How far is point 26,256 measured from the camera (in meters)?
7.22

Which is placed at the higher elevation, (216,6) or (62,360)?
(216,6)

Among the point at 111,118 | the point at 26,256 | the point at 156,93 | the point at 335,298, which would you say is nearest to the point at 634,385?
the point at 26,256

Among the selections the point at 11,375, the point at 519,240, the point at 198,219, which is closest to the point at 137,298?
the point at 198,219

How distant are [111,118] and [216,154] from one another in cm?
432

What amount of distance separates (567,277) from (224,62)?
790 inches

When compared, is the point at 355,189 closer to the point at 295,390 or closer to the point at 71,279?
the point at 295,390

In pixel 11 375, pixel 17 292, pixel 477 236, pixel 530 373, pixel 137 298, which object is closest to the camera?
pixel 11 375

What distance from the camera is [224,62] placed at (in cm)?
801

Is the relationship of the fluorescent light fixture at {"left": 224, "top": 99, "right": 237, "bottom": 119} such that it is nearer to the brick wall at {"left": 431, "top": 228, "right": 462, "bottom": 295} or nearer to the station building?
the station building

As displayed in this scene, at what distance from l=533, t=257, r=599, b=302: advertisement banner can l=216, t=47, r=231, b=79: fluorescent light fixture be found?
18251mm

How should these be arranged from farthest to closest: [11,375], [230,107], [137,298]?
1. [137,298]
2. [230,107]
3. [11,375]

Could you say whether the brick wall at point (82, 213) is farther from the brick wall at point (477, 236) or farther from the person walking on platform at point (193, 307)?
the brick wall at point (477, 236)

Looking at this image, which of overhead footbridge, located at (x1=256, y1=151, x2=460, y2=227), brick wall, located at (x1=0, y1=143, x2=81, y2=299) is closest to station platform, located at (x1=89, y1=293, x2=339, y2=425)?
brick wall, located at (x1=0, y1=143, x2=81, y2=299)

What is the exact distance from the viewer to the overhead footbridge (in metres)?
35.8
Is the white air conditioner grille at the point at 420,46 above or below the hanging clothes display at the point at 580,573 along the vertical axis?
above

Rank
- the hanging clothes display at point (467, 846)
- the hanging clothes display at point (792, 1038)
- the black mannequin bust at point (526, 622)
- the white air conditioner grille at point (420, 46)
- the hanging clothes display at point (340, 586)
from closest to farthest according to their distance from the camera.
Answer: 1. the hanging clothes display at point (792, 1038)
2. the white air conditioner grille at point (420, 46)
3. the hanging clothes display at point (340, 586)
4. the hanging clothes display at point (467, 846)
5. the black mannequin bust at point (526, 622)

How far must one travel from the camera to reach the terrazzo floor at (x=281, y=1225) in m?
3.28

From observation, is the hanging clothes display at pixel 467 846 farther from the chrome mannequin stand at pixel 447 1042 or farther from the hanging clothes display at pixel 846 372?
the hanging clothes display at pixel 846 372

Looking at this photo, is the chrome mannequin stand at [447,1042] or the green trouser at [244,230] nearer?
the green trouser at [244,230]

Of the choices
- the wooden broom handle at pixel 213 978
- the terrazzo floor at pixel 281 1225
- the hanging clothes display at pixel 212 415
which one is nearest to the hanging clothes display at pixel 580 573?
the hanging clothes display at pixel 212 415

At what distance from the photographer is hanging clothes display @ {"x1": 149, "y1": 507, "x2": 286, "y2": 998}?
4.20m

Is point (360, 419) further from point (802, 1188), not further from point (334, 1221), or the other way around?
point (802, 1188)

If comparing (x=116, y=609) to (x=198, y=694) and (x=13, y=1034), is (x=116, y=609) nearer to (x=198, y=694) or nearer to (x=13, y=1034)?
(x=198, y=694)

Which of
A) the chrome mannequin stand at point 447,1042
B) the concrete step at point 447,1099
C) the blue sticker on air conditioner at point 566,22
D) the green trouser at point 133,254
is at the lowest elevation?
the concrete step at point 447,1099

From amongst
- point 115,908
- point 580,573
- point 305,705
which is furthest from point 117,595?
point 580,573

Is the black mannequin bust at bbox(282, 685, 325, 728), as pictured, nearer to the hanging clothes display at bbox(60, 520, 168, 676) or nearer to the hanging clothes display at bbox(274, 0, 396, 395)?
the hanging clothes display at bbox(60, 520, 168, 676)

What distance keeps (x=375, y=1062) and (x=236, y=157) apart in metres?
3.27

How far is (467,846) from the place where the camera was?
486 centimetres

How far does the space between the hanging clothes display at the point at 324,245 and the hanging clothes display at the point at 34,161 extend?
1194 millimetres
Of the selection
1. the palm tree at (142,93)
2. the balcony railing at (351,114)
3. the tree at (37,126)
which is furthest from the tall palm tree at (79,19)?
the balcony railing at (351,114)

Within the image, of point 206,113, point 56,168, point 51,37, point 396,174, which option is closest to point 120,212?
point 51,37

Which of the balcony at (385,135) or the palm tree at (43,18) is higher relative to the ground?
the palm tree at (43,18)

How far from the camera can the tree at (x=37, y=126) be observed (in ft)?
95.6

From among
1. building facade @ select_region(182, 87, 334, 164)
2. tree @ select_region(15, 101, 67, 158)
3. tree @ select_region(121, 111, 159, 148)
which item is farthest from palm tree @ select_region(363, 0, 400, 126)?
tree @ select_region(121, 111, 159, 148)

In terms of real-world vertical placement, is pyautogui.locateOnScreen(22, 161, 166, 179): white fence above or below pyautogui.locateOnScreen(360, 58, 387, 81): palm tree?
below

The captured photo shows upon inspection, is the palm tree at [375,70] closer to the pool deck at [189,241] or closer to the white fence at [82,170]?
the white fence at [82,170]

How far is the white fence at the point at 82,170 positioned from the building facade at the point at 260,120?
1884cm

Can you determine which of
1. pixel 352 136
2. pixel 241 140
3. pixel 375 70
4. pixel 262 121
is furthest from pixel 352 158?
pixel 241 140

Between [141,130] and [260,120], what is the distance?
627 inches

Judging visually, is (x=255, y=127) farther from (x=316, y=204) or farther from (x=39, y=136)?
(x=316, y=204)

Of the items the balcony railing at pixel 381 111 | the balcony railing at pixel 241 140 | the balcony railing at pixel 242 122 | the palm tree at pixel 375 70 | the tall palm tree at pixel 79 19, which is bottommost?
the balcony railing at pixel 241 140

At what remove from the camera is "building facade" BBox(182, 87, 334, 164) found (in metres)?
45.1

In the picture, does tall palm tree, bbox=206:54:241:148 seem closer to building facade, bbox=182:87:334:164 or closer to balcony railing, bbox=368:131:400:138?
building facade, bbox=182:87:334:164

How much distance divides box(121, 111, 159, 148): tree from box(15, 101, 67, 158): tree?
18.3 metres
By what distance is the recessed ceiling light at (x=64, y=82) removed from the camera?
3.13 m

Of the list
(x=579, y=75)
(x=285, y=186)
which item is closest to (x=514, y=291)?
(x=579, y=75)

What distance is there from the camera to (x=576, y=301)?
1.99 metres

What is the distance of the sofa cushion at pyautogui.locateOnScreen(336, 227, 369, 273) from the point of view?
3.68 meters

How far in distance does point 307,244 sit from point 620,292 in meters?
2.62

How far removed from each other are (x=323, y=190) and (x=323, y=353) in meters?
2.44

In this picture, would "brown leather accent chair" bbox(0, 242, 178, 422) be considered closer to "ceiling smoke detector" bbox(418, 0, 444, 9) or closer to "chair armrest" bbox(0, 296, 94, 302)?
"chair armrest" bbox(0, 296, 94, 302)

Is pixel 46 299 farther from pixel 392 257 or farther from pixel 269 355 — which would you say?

━━━━━━

--- Written instruction ---
Rewrite the data above, replacing "camera" with "observer" everywhere it occurs and leaving everything else unchanged.

--- Expected answer ---
How far is point 26,256 measured from the observer (in meters)?
7.22

Which is placed at the higher elevation, (216,6) or (62,360)?
(216,6)

Among the point at 111,118 | the point at 26,256 | the point at 156,93 | the point at 335,298, which would you say is nearest to the point at 634,385?
the point at 26,256

Among the selections the point at 11,375, the point at 519,240, the point at 198,219, which is closest to the point at 137,298?
the point at 198,219

How distant are [111,118] and [216,154] from one another in cm?
432

What amount of distance separates (567,277) from (224,62)?
790 inches

When compared, is the point at 355,189 closer to the point at 295,390 or closer to the point at 71,279?
the point at 295,390

In pixel 11 375, pixel 17 292, pixel 477 236, pixel 530 373, pixel 137 298, which object is closest to the observer?
pixel 11 375

What distance from the observer is [224,62] placed at (in cm)?
801

Is the relationship of the fluorescent light fixture at {"left": 224, "top": 99, "right": 237, "bottom": 119} such that it is nearer to the brick wall at {"left": 431, "top": 228, "right": 462, "bottom": 295} or nearer to the station building?
the station building

As displayed in this scene, at what distance from l=533, t=257, r=599, b=302: advertisement banner can l=216, t=47, r=231, b=79: fluorescent light fixture be found?
18251mm

How should these be arranged from farthest to closest: [11,375], [230,107], [137,298]?
1. [137,298]
2. [230,107]
3. [11,375]

Could you say whether the brick wall at point (82, 213) is farther from the brick wall at point (477, 236) or farther from the person walking on platform at point (193, 307)?
the brick wall at point (477, 236)

Looking at this image, which of overhead footbridge, located at (x1=256, y1=151, x2=460, y2=227), brick wall, located at (x1=0, y1=143, x2=81, y2=299) is closest to station platform, located at (x1=89, y1=293, x2=339, y2=425)?
brick wall, located at (x1=0, y1=143, x2=81, y2=299)

What is the exact distance from the viewer to the overhead footbridge (in metres)?
35.8
Is the white air conditioner grille at the point at 420,46 above or below the hanging clothes display at the point at 580,573 along the vertical axis?
above

Rank
- the hanging clothes display at point (467, 846)
- the hanging clothes display at point (792, 1038)
- the black mannequin bust at point (526, 622)
- the white air conditioner grille at point (420, 46)
- the hanging clothes display at point (340, 586)
from closest to farthest according to their distance from the observer.
Answer: 1. the hanging clothes display at point (792, 1038)
2. the white air conditioner grille at point (420, 46)
3. the hanging clothes display at point (340, 586)
4. the hanging clothes display at point (467, 846)
5. the black mannequin bust at point (526, 622)

How far must one travel from the observer to reach the terrazzo floor at (x=281, y=1225) in m?
3.28

From observation, is the hanging clothes display at pixel 467 846 farther from the chrome mannequin stand at pixel 447 1042 or farther from the hanging clothes display at pixel 846 372?
the hanging clothes display at pixel 846 372

Looking at this photo, is the chrome mannequin stand at [447,1042] or the green trouser at [244,230] nearer?
the green trouser at [244,230]

Of the choices
- the wooden broom handle at pixel 213 978
- the terrazzo floor at pixel 281 1225
- the hanging clothes display at pixel 212 415
which one is nearest to the hanging clothes display at pixel 580 573?
the hanging clothes display at pixel 212 415

At what distance from the photographer is hanging clothes display @ {"x1": 149, "y1": 507, "x2": 286, "y2": 998}?
4.20m

Is point (360, 419) further from point (802, 1188), not further from point (334, 1221), or the other way around?
point (802, 1188)

If comparing (x=116, y=609) to (x=198, y=694) and (x=13, y=1034), is (x=116, y=609) nearer to (x=198, y=694) or nearer to (x=13, y=1034)?
(x=198, y=694)

Which of
A) the chrome mannequin stand at point 447,1042
B) the concrete step at point 447,1099
C) the blue sticker on air conditioner at point 566,22
D) the green trouser at point 133,254
is at the lowest elevation?
the concrete step at point 447,1099

From amongst
- point 115,908
- point 580,573
- point 305,705
which is furthest from point 117,595?
point 580,573

Is the black mannequin bust at bbox(282, 685, 325, 728), as pictured, nearer to the hanging clothes display at bbox(60, 520, 168, 676) or nearer to the hanging clothes display at bbox(274, 0, 396, 395)?
the hanging clothes display at bbox(60, 520, 168, 676)

What distance keeps (x=375, y=1062) and (x=236, y=157) apart in metres?
3.27

How far is (467,846) from the place where the observer was?
486 centimetres

How far does the space between the hanging clothes display at the point at 324,245 and the hanging clothes display at the point at 34,161 extend?
1194 millimetres
Of the selection
1. the palm tree at (142,93)
2. the balcony railing at (351,114)
3. the tree at (37,126)
which is furthest from the tall palm tree at (79,19)?
the balcony railing at (351,114)

Within the image, of point 206,113, point 56,168, point 51,37, point 396,174, which option is closest to point 120,212?
point 51,37

Which of the balcony at (385,135) or the palm tree at (43,18) is higher relative to the ground?
the palm tree at (43,18)

How far from the observer can the tree at (x=37, y=126) be observed (in ft)?
95.6

From among
1. building facade @ select_region(182, 87, 334, 164)
2. tree @ select_region(15, 101, 67, 158)
3. tree @ select_region(121, 111, 159, 148)
which item is farthest from palm tree @ select_region(363, 0, 400, 126)?
tree @ select_region(121, 111, 159, 148)

In terms of real-world vertical placement, is pyautogui.locateOnScreen(22, 161, 166, 179): white fence above or below pyautogui.locateOnScreen(360, 58, 387, 81): palm tree?
below

The captured photo shows upon inspection, is the palm tree at [375,70] closer to the pool deck at [189,241] or closer to the white fence at [82,170]?
the white fence at [82,170]

How far is the white fence at the point at 82,170 positioned from the building facade at the point at 260,120?
1884cm

Can you determine which of
1. pixel 352 136
2. pixel 241 140
3. pixel 375 70
4. pixel 262 121
is furthest from pixel 352 158?
pixel 241 140

Between [141,130] and [260,120], what is the distance?
627 inches

Judging visually, is (x=255, y=127) farther from (x=316, y=204) or farther from (x=39, y=136)?
(x=316, y=204)

Of the items the balcony railing at pixel 381 111 | the balcony railing at pixel 241 140 | the balcony railing at pixel 242 122 | the palm tree at pixel 375 70 | the tall palm tree at pixel 79 19, which is bottommost?
the balcony railing at pixel 241 140

At what remove from the observer is "building facade" BBox(182, 87, 334, 164) found (in metres)?
45.1

In the picture, does tall palm tree, bbox=206:54:241:148 seem closer to building facade, bbox=182:87:334:164 or closer to balcony railing, bbox=368:131:400:138?
building facade, bbox=182:87:334:164

How much distance divides box(121, 111, 159, 148): tree from box(15, 101, 67, 158): tree?
18.3 metres
By what distance is the recessed ceiling light at (x=64, y=82) removed from the observer?
3.13 m

Of the list
(x=579, y=75)
(x=285, y=186)
which item is closest to (x=514, y=291)?
(x=579, y=75)

What distance is there from the observer to (x=576, y=301)?
1.99 metres

What is the distance of the sofa cushion at pyautogui.locateOnScreen(336, 227, 369, 273) from the point of view?
3.68 meters

How far in distance does point 307,244 sit from point 620,292 in meters?
2.62

How far removed from each other are (x=323, y=190) and (x=323, y=353) in meters?
2.44

In this picture, would "brown leather accent chair" bbox(0, 242, 178, 422) be considered closer to "ceiling smoke detector" bbox(418, 0, 444, 9) or closer to "chair armrest" bbox(0, 296, 94, 302)?
"chair armrest" bbox(0, 296, 94, 302)

Is pixel 46 299 farther from pixel 392 257 or farther from pixel 269 355 — which would you say?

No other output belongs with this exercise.